Non-negotiable rules (keep them in the template, never weaken them):
- escaped ≠ equivalent. A surviving mutant is under-tested, not equivalent, unless you can prove no input distinguishes it. Default to writing a killing test; mark
equivalent-accepted only after genuinely failing to construct one.
- A kill is proven only by a test that is RED under the mutation and GREEN without it — never by the existing suite merely passing.
- Surgical apply/revert only; NEVER
git checkout -- <file> (it destroys WIP, including earlier subagents' tests).
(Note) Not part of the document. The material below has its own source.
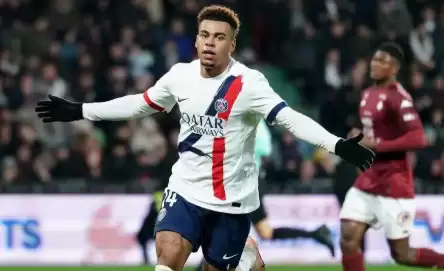 梅斯2-3憾负大巴黎,15连败创尴尬纪录保级形势严峻–梅斯足球俱乐部中文站–图1 梅斯2-3憾负大巴黎,15连败创尴尬纪录保级形势严峻–梅斯足球俱乐部中文站–图1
- The subagent does NOT regenerate coverage or run Infection — that is the final pass below.
After all mutants
Run one authoritative pass:
- Regenerate coverage (Phase 3 step 1) — the new tests change which mutants are covered.
- Re-run Infection per segment (Phase 4 step 1). Confirm escaped dropped and MSI rose. Cross-kills (one new test killing several mutants) surface here.
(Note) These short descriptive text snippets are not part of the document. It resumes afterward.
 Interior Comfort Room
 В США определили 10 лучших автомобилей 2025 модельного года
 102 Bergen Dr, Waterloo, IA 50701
Genuinely equivalent mutants (proven to have no observable effect for any input — not merely uncaught by the current suite) are the rare exception: note them as accepted, do not contort tests.
Kill table
Covers the families in Infection's default profile; the same heuristics generalise to any mutator in that family.
| Mutator family | Change | Kill it by |
|---|
ReturnRemoval | drops a return (method returns null) | Assert the returned value, not just that it ran. |
Identical / NotIdentical / Equal / NotEqual | flips === !== == != | Inputs that distinguish the two (e.g. equal-but-not-identical values). |
GreaterThan / LessThan / …OrEqualTo (+ their …Negotiation negations) | shifts or flips a comparison | Boundary inputs: just below, exactly at, just above. |
Plus / Minus / Multiplication / Division, IncrementInteger / DecrementInteger | alters arithmetic / n → n±1 | Inputs where the exact numeric result matters; boundaries n-1, n, n+1. |
TrueValue / FalseValue | flips a literal bool | Exercise both branches; assert the differing outcome. |
LogicalAnd / LogicalOr | swaps AND ↔ OR | Inputs where only one operator gives the expected result (one operand true, the other false). |
IfNegation / LogicalNot / LogicalAndNegation / LogicalOrNegation / …AllSubExprNegation | negates a condition or operand | Cover both branches; an input whose outcome flips when the condition is negated. |
MethodCallRemoval / FunctionCallRemoval | drops a call | Assert the observable side effect of the call. |
Concat / ConcatOperandRemoval | reorders or drops a . operand | Assert the full composed string; make each operand and its position observable. |
ArrayItemRemoval / ArrayOneItem | drops an array item / keeps only one | Assert the full set and count of elements; include a case sensitive to the dropped item. |
SpreadRemoval / SpreadOneItem | drops or shrinks a ... spread | A case where the spread contributes more than one element that affects the result. |
PregQuote / UnwrapTrim / UnwrapLtrim / other Unwrap* | replaces f(x) with x | Input where f's transformation matters (whitespace to trim, regex metachar to quote, case to fold). |
Coalesce / AssignCoalesce | drops ?? / ??= guard | Test the already-set path (assert no overwrite) and the null-fallback path. |
MatchArmRemoval / SharedCaseRemoval | drops a match / case arm | One case per arm asserting its distinct result. |
Loop mutators (Foreach_ / For_ / While_ / Continue_ / Break_) | empties a loop body or alters its control flow | Input with ≥2 iterations where the loop's cumulative effect (or the skipped / early-exit element) is asserted. |
Cast removal (CastInt / CastString / CastBool / …) | drops a cast | Input where the uncast type changes behaviour ("1" vs 1, float truncation). |
Boundary/branch survivors are usually a missing #[DataSet] row — add the case, not a new method (see testo-data-driven).